EXERCISE INSTRUCTIONS:
Produce an exact copy of the line containing "They show rouleaux formation." and of every line after it in the material below, ending with the final line.

MATERIAL SHOWN:
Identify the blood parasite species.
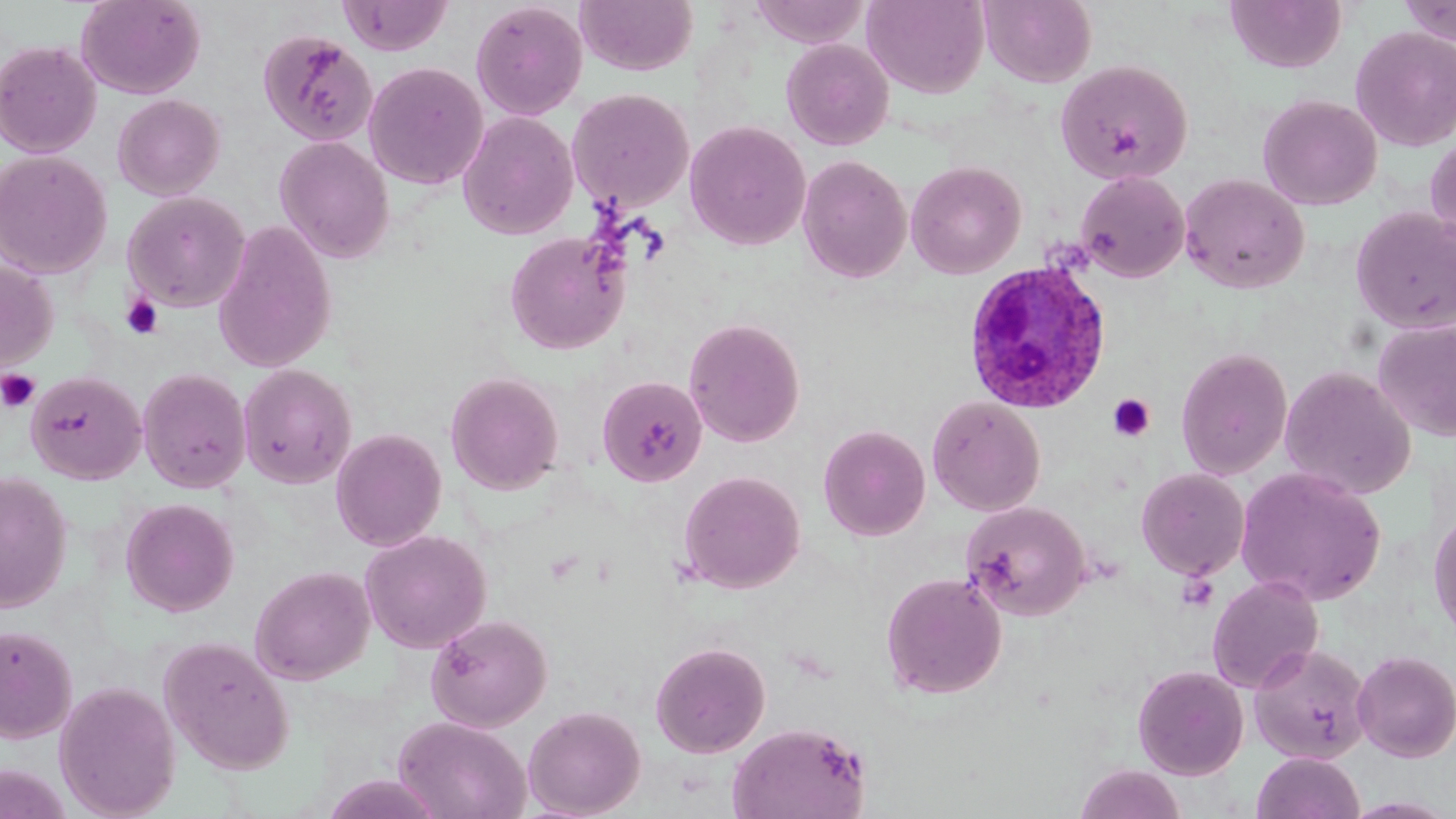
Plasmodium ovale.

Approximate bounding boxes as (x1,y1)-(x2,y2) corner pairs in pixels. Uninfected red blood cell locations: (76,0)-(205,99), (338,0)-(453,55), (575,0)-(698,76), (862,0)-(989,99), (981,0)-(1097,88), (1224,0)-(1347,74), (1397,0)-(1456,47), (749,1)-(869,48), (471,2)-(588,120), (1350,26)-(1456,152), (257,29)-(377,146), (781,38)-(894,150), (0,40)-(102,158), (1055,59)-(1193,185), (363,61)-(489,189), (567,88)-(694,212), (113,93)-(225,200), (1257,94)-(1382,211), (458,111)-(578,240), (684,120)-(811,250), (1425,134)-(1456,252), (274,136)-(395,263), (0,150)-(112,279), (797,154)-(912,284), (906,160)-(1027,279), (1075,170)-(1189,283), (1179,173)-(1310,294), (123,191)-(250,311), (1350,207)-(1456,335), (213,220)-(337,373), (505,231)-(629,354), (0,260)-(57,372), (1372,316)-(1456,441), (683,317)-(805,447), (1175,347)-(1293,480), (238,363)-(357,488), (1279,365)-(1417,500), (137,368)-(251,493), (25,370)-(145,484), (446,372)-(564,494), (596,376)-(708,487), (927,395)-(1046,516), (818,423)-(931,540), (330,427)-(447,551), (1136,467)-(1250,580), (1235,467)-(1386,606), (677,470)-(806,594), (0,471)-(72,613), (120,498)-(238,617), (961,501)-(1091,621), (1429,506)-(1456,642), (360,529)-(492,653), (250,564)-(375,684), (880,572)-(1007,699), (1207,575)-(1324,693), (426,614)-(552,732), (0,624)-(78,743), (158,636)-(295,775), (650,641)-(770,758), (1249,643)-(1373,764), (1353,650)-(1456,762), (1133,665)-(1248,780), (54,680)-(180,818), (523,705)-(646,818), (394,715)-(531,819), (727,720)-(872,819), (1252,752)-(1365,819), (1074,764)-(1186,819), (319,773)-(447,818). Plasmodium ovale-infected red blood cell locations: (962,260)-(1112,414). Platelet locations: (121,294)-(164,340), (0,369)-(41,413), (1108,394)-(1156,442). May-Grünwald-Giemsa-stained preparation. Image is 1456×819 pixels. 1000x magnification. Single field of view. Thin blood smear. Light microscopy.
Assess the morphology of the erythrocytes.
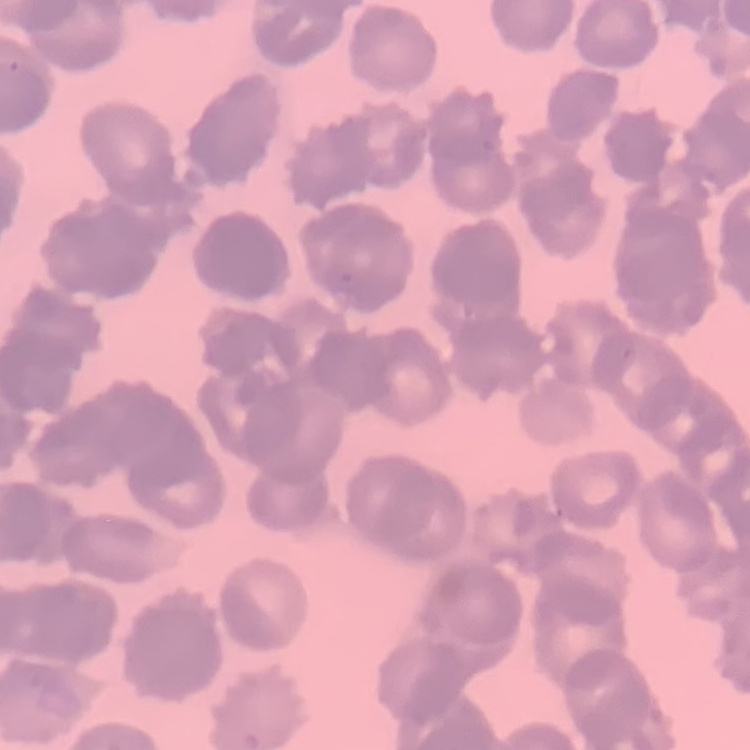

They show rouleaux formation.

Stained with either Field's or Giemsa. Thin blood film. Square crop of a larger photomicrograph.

RESPONSE:
They show rouleaux formation.

Stained with either Field's or Giemsa. Thin blood film. Square crop of a larger photomicrograph.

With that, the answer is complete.